Items listed in a dataset:
________

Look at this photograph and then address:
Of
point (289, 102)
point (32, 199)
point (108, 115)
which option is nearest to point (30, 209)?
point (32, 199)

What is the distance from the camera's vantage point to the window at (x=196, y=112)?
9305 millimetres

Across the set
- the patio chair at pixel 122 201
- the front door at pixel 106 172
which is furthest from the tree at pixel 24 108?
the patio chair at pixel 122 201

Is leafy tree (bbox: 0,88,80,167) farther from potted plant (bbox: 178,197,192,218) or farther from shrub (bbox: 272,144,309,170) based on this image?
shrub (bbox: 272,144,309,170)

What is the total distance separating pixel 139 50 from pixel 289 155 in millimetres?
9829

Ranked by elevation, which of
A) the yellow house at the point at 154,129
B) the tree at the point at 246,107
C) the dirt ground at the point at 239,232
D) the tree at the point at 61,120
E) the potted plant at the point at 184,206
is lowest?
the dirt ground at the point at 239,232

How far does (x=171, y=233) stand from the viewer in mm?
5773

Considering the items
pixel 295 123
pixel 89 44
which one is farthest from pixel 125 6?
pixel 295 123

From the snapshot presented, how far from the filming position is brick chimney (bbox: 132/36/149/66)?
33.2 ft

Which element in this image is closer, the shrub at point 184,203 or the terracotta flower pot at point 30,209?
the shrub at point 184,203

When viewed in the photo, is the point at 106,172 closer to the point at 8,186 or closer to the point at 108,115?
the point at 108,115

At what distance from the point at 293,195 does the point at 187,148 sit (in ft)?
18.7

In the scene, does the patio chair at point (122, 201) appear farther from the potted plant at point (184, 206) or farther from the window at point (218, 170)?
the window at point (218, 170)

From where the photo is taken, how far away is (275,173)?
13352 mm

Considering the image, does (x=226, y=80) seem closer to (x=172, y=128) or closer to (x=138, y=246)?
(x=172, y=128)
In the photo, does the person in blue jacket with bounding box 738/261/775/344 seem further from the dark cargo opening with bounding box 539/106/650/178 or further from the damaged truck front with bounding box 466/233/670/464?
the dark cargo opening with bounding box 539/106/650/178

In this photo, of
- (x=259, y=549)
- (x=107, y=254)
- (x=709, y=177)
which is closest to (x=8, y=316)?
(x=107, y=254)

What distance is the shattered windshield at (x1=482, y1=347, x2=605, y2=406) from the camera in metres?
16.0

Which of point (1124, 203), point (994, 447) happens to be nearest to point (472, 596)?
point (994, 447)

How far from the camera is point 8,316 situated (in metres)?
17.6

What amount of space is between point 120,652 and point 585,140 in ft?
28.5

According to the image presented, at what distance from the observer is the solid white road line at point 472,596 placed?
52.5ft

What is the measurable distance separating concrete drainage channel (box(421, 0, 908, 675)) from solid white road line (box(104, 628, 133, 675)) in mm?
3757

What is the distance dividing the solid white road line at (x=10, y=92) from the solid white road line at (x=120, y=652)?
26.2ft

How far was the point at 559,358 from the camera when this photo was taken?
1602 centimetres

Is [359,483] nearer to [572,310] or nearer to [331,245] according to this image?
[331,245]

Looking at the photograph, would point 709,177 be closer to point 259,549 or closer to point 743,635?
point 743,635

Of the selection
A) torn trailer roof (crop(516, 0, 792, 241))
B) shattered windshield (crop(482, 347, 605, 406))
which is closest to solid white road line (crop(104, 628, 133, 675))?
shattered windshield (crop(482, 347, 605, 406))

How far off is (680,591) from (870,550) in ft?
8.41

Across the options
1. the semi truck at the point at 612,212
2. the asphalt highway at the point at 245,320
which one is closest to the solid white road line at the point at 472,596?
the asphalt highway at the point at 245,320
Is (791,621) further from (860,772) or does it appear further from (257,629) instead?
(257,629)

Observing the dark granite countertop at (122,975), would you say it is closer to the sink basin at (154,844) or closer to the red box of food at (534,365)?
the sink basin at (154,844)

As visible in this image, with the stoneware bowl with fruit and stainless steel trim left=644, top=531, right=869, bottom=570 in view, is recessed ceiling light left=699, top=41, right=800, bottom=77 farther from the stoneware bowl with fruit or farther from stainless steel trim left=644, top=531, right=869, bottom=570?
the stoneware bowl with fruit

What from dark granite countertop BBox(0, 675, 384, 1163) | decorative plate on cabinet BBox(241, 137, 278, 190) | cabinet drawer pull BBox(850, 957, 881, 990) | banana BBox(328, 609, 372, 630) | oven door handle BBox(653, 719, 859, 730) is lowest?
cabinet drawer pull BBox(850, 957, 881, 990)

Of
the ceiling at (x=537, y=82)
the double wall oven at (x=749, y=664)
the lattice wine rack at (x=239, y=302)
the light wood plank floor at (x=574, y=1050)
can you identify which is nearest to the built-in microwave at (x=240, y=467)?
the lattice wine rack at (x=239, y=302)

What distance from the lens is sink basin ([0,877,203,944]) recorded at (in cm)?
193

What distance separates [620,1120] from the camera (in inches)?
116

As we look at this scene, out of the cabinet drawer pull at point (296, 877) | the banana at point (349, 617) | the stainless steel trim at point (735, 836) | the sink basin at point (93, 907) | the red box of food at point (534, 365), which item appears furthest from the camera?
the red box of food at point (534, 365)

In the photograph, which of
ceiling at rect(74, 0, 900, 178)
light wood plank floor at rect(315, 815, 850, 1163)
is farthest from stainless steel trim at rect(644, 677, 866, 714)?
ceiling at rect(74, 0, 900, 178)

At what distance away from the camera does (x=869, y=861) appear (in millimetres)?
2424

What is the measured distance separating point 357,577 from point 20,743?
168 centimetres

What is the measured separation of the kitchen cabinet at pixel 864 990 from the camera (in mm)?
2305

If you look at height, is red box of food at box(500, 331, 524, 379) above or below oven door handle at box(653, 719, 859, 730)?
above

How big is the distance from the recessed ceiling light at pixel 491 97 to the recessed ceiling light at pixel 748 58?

________

What the task requires: Switch "filming position" to "camera position" throughout the rows above and leave everything else as it is.

Answer to the task:
Look at this photograph and then address:
Of
point (289, 102)
point (32, 199)
point (108, 115)
which option is nearest to point (30, 209)?
point (32, 199)

What is the distance from the camera's vantage point to the window at (x=196, y=112)?
9305 millimetres

Across the set
- the patio chair at pixel 122 201
- the front door at pixel 106 172
which is furthest from the tree at pixel 24 108?
the patio chair at pixel 122 201

Is leafy tree (bbox: 0,88,80,167) farther from potted plant (bbox: 178,197,192,218) or farther from shrub (bbox: 272,144,309,170) based on this image?
shrub (bbox: 272,144,309,170)

What is the total distance separating pixel 139 50 from pixel 289 155 in millimetres?
9829

Ranked by elevation, which of
A) the yellow house at the point at 154,129
B) the tree at the point at 246,107
C) the dirt ground at the point at 239,232
D) the tree at the point at 61,120
E) the potted plant at the point at 184,206
is lowest?
the dirt ground at the point at 239,232

How far does (x=171, y=233) stand from the viewer in mm?
5773

Considering the items
pixel 295 123
pixel 89 44
which one is farthest from pixel 125 6?
pixel 295 123

From the snapshot presented, how far from the camera position is brick chimney (bbox: 132/36/149/66)?
33.2 ft

Which element in this image is closer, the shrub at point 184,203 or the terracotta flower pot at point 30,209?
the shrub at point 184,203

When viewed in the photo, is the point at 106,172 closer to the point at 8,186 or closer to the point at 108,115?
the point at 108,115

At what distance from the point at 293,195 does the point at 187,148 sit (in ft)?
18.7

In the scene, does the patio chair at point (122, 201) appear farther from the potted plant at point (184, 206) or farther from the window at point (218, 170)?
the window at point (218, 170)

From where the photo is taken, how far away is (275,173)?
13352 mm

Considering the image, does (x=226, y=80) seem closer to (x=172, y=128) or closer to (x=138, y=246)?
(x=172, y=128)
In the photo, does the person in blue jacket with bounding box 738/261/775/344 seem further from the dark cargo opening with bounding box 539/106/650/178 or further from the damaged truck front with bounding box 466/233/670/464?
the dark cargo opening with bounding box 539/106/650/178

In this photo, of
- (x=259, y=549)
- (x=107, y=254)
- (x=709, y=177)
which is closest to (x=8, y=316)?
(x=107, y=254)

What distance is the shattered windshield at (x1=482, y1=347, x2=605, y2=406) from the camera in metres?
16.0

Which of point (1124, 203), point (994, 447) happens to be nearest to point (472, 596)?
point (994, 447)

How far from the camera is point 8,316 situated (in metres)?
17.6

What amount of space is between point 120,652 and point 585,140 in ft?
28.5

According to the image presented, at what distance from the observer is the solid white road line at point 472,596 placed?
52.5ft

What is the measurable distance separating concrete drainage channel (box(421, 0, 908, 675)) from solid white road line (box(104, 628, 133, 675)) in mm?
3757

What is the distance dividing the solid white road line at (x=10, y=92) from the solid white road line at (x=120, y=652)?
26.2ft

How far was the point at 559,358 from the camera when this photo was taken?
1602 centimetres

Is [359,483] nearer to [572,310] or nearer to [331,245] according to this image?
[331,245]

Looking at the photograph, would point 709,177 be closer to point 259,549 or closer to point 743,635?
point 743,635

Of the selection
A) torn trailer roof (crop(516, 0, 792, 241))
B) shattered windshield (crop(482, 347, 605, 406))
which is closest to solid white road line (crop(104, 628, 133, 675))?
shattered windshield (crop(482, 347, 605, 406))

How far off is (680,591) from (870,550) in ft?
8.41

Across the options
1. the semi truck at the point at 612,212
2. the asphalt highway at the point at 245,320
which one is closest to the solid white road line at the point at 472,596?
the asphalt highway at the point at 245,320
Is (791,621) further from (860,772) or does it appear further from (257,629) instead?
(257,629)

Observing the dark granite countertop at (122,975), would you say it is closer to the sink basin at (154,844) or closer to the red box of food at (534,365)?
the sink basin at (154,844)

As visible in this image, with the stoneware bowl with fruit and stainless steel trim left=644, top=531, right=869, bottom=570 in view, is recessed ceiling light left=699, top=41, right=800, bottom=77 farther from the stoneware bowl with fruit or farther from stainless steel trim left=644, top=531, right=869, bottom=570?
the stoneware bowl with fruit

What from dark granite countertop BBox(0, 675, 384, 1163) | decorative plate on cabinet BBox(241, 137, 278, 190) | cabinet drawer pull BBox(850, 957, 881, 990) | banana BBox(328, 609, 372, 630) | oven door handle BBox(653, 719, 859, 730) is lowest?
cabinet drawer pull BBox(850, 957, 881, 990)

Of
the ceiling at (x=537, y=82)
the double wall oven at (x=749, y=664)
the lattice wine rack at (x=239, y=302)
the light wood plank floor at (x=574, y=1050)
can you identify which is nearest to the built-in microwave at (x=240, y=467)?
the lattice wine rack at (x=239, y=302)

What distance from the lens is sink basin ([0,877,203,944]) recorded at (in cm)?
193

What distance separates [620,1120] from the camera (in inches)?
116

As we look at this scene, out of the cabinet drawer pull at point (296, 877) | the banana at point (349, 617) | the stainless steel trim at point (735, 836) | the sink basin at point (93, 907) | the red box of food at point (534, 365), which item appears furthest from the camera?
the red box of food at point (534, 365)

In the photograph, which of
ceiling at rect(74, 0, 900, 178)
light wood plank floor at rect(315, 815, 850, 1163)
is farthest from stainless steel trim at rect(644, 677, 866, 714)?
ceiling at rect(74, 0, 900, 178)

At what distance away from the camera does (x=869, y=861) appear (in millimetres)?
2424

What is the measured distance separating point 357,577 from point 20,743?
168 centimetres

What is the measured separation of the kitchen cabinet at pixel 864 990 from the camera (in mm)?
2305

If you look at height, is red box of food at box(500, 331, 524, 379) above or below oven door handle at box(653, 719, 859, 730)?
above

How big is the distance from the recessed ceiling light at pixel 491 97 to the recessed ceiling light at pixel 748 58?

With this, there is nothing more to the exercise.